NATURE OF DATA PROVISION
Providing personal data for the purposes outlined is optional. However, failure to provide such data, in whole or in part, may result in the partial or total impossibility to establish or continue a relationship with the User, to the extent that such data are necessary for said relationship.

RECIPIENTS OR CATEGORIES OF RECIPIENTS OF PERSONAL DATA
The User’s personal data may be processed by:

• postal service providers or other delivery companies;
• banks and credit institutions;
• debt collection agencies;
• law firms;
• judicial authorities, police forces, private security companies;
• professionals and/or third-party companies tasked with providing services;
• IT and electronic equipment maintenance/repair companies.

The data will not be disclosed for purposes unrelated to the company’s activities. The data may be shared with employees and collaborators authorized to process them, as well as with entities acting as data processors (Art. 28 GDPR), performing technical and support tasks (legal services, maintenance and/or repair of IT equipment, etc.) on behalf of the Controller. Data may be transferred to a third country or international organization only in full compliance with the safeguards of Chapter V of the GDPR, either on the basis of an adequacy decision by the European Commission pursuant to Art. 45 GDPR or, in the absence thereof, with appropriate safeguards pursuant to Art. 46 GDPR, such as standard contractual clauses.

DATA RETENTION PERIOD
Personal data will be retained as follows:

• for clients/potential clients for marketing purposes: 2 years;
• for clients/suppliers: 10 years from the end of contractual obligations, unless interrupted by limitation periods;
• for potential clients: 3 years.

RIGHTS OF DATA SUBJECTS
As a data subject and in relation to the processing described in this privacy notice, the User has the rights outlined in Articles 7, 15 to 21, and 77 of the GDPR, specifically:

• Right to withdraw consent (Art. 7 GDPR): The User may withdraw their consent at any time. Withdrawal does not affect the lawfulness of processing based on consent before withdrawal.
• Right of access (Art. 15 GDPR): The right to obtain confirmation of whether personal data concerning the User are being processed, and, if so, access to such data including a copy.
• Right to rectification (Art. 16 GDPR): The right to obtain without undue delay the rectification of inaccurate personal data and/or the completion of incomplete data.
• Right to erasure (“right to be forgotten”) (Art. 17 GDPR): The right to obtain the erasure of personal data without undue delay.
• Right to restriction of processing (Art. 18 GDPR): The right to obtain the restriction of processing when:
  • the accuracy of the data is contested, for the time necessary to verify accuracy;
  • the processing is unlawful and the data subject opposes erasure and requests restriction instead;
  • the data are required for legal claims;
  • the data subject has objected to processing pending verification of overriding legitimate grounds.
• Right to data portability (Art. 20 GDPR): The right to receive personal data in a structured, commonly used, machine-readable format and to transmit them to another controller, where technically feasible and based on consent or contract, by automated means.
• Right to object (Art. 21 GDPR): The right to object, on grounds relating to their particular situation, at any time to the processing of personal data based on legitimate interest or public task, unless there are compelling legitimate grounds or for legal claims.
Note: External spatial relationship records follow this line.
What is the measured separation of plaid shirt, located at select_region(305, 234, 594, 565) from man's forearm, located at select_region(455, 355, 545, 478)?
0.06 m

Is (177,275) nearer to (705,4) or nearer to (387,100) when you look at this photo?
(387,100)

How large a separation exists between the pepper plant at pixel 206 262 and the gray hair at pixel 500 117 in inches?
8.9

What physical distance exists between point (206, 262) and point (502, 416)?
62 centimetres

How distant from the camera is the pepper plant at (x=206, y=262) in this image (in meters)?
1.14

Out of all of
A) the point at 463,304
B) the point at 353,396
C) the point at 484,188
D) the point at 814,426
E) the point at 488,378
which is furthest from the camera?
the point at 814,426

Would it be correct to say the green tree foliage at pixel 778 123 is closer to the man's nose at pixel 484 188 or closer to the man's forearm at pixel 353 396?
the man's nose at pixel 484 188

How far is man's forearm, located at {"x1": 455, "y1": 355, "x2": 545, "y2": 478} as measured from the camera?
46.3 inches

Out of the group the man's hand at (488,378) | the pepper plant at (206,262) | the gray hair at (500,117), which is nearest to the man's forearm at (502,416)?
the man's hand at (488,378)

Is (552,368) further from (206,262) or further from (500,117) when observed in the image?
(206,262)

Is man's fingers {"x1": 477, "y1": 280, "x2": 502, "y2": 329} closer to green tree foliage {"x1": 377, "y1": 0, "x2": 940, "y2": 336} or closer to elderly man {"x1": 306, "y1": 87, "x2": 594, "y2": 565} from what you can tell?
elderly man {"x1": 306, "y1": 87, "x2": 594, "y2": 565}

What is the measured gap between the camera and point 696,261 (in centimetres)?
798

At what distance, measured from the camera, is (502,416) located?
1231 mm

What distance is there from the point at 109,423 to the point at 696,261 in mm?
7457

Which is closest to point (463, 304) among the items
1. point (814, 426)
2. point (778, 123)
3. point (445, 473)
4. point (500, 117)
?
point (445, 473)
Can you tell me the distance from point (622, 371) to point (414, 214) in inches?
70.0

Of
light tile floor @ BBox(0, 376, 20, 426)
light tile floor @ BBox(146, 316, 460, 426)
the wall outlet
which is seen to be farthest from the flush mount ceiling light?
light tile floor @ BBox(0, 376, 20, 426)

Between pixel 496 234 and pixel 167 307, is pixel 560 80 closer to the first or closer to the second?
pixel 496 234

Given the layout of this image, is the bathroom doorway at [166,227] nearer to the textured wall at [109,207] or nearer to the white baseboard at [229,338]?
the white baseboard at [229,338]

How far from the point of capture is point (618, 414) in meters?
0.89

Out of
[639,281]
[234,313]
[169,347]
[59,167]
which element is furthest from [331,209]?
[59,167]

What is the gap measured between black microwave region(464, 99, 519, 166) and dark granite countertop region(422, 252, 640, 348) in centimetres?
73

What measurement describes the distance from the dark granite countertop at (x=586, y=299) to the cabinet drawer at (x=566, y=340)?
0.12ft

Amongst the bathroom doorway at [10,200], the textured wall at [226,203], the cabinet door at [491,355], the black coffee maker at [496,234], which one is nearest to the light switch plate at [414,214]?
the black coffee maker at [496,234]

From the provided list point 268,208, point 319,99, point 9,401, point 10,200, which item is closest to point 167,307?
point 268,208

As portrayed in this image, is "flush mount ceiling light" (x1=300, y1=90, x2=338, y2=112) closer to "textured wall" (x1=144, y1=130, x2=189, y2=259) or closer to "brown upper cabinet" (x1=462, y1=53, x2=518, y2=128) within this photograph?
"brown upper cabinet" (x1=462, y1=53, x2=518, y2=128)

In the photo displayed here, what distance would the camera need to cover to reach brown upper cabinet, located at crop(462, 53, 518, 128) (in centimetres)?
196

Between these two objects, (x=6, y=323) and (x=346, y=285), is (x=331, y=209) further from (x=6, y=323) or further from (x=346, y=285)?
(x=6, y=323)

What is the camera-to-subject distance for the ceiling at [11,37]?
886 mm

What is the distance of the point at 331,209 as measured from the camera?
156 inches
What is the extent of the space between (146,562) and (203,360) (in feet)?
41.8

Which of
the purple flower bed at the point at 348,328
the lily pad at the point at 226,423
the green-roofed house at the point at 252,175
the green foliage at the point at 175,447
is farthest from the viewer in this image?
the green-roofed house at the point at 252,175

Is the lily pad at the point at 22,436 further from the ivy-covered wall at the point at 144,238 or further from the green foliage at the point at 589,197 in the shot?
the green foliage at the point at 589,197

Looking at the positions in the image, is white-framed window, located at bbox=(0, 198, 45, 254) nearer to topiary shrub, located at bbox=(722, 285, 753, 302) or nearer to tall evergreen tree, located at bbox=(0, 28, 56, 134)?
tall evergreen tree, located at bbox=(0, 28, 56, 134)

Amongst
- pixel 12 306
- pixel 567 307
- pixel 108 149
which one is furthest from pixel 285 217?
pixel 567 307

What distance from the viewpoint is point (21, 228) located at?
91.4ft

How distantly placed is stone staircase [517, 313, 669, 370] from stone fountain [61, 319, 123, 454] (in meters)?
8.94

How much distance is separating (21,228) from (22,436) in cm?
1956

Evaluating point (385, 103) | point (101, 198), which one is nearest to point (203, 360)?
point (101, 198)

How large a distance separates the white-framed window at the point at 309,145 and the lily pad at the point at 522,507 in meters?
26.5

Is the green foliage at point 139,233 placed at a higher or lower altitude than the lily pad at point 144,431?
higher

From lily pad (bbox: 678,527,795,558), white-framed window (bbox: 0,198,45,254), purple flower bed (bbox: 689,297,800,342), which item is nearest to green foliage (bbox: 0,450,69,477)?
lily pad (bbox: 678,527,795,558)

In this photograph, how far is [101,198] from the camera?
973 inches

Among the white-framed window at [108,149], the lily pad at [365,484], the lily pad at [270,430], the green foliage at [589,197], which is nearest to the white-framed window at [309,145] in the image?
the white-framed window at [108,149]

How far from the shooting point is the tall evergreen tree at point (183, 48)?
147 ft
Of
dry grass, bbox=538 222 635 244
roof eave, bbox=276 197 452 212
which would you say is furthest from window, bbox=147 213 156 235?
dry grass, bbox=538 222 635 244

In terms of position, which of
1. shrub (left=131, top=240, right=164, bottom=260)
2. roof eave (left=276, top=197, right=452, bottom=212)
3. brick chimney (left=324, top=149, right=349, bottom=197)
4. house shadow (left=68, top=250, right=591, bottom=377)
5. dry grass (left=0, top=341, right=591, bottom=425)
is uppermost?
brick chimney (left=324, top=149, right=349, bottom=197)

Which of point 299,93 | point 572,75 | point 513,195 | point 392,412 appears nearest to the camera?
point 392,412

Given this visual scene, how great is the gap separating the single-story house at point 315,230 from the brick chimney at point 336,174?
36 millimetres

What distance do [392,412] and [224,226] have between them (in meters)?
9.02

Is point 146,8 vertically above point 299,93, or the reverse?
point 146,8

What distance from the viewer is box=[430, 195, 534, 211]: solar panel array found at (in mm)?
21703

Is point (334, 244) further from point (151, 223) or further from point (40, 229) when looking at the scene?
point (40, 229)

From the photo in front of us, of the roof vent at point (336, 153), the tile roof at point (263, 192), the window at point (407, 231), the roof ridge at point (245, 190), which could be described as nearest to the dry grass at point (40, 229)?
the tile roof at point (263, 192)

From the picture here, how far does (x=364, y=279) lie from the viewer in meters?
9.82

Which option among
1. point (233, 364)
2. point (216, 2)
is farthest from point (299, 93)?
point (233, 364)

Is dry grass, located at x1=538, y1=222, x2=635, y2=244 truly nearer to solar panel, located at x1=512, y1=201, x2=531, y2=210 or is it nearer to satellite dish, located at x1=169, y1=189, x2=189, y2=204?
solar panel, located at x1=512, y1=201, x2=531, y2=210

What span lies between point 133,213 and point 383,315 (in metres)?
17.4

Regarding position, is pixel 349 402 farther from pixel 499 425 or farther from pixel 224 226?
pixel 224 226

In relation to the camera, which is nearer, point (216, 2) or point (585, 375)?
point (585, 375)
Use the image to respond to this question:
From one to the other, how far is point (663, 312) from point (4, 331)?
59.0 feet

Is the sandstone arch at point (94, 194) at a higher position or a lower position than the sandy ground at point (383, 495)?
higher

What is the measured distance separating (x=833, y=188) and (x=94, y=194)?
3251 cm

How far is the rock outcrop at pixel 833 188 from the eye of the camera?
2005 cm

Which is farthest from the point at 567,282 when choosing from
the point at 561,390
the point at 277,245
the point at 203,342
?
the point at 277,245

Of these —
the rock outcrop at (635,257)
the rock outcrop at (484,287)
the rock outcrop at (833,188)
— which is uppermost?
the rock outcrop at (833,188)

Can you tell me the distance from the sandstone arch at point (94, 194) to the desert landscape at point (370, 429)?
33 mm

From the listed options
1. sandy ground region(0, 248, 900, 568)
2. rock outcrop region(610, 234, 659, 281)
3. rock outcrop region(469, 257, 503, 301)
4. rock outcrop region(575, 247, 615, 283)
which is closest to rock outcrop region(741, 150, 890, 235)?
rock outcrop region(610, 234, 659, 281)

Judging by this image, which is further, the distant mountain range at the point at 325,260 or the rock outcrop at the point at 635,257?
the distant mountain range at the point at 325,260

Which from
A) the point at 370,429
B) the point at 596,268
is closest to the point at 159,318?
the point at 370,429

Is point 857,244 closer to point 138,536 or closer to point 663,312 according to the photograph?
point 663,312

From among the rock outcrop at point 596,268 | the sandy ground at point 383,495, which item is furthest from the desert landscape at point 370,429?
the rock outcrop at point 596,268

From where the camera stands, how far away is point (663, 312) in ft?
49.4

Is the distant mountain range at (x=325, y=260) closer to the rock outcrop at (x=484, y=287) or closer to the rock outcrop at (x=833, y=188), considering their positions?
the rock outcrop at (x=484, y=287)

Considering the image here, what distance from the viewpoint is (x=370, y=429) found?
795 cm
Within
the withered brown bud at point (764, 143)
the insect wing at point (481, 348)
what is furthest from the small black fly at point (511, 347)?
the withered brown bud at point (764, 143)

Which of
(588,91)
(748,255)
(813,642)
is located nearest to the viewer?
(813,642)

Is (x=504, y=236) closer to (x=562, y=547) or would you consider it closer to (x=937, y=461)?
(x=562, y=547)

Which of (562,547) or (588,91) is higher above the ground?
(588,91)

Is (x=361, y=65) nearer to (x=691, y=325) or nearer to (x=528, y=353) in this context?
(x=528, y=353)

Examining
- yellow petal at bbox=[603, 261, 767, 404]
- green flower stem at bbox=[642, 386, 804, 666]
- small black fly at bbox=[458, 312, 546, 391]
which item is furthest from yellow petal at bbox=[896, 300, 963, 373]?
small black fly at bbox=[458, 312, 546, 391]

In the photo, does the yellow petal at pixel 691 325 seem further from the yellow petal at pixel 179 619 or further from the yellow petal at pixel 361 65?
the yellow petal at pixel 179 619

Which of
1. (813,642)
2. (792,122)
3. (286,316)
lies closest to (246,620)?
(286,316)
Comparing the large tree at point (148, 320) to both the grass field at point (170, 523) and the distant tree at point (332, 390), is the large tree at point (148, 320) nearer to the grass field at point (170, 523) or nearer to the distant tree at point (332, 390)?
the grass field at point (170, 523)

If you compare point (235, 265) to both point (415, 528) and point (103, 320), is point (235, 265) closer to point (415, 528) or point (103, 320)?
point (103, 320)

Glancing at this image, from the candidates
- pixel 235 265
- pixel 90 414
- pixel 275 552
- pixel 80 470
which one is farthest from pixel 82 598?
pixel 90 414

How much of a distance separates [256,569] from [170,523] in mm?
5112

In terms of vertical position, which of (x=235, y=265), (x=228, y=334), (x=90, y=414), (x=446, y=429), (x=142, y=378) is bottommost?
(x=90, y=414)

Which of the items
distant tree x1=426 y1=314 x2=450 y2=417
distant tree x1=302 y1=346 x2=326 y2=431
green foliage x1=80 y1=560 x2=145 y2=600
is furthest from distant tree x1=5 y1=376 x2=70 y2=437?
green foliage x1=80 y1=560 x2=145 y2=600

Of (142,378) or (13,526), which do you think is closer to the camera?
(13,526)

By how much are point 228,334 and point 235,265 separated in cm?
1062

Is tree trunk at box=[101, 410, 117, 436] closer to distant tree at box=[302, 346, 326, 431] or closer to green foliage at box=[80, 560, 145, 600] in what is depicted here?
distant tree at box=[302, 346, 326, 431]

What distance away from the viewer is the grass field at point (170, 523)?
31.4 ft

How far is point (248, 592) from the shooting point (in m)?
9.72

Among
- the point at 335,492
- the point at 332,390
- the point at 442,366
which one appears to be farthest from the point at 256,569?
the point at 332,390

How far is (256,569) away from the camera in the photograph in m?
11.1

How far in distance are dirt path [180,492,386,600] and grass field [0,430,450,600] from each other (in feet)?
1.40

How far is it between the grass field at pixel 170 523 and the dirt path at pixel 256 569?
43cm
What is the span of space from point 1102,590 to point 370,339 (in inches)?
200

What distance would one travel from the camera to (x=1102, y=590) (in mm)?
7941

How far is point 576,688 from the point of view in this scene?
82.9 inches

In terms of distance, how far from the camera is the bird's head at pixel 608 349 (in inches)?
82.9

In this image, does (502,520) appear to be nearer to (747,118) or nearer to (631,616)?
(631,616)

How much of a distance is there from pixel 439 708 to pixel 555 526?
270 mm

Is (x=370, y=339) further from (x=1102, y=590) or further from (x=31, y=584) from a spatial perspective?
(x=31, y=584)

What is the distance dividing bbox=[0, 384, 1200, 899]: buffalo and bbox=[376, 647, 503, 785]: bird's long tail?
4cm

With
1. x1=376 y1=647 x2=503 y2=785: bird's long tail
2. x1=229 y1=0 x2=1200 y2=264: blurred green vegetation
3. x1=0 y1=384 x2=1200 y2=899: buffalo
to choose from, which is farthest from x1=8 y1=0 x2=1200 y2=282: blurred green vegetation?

Also, the right to object at any time to processing for direct marketing purposes.
• Right to lodge a complaint (Art. 77 GDPR): The User has the right to lodge a complaint with the Data Protection Authority or to seek judicial remedy (Art. 79 GDPR).

Data subjects have the right to obtain from the Controller, where applicable, access to personal data and the rectification or erasure of such data or restriction of processing, or to object to processing (Articles 15 and following of the GDPR). Requests should be addressed to the Controller using the contact information available on the website.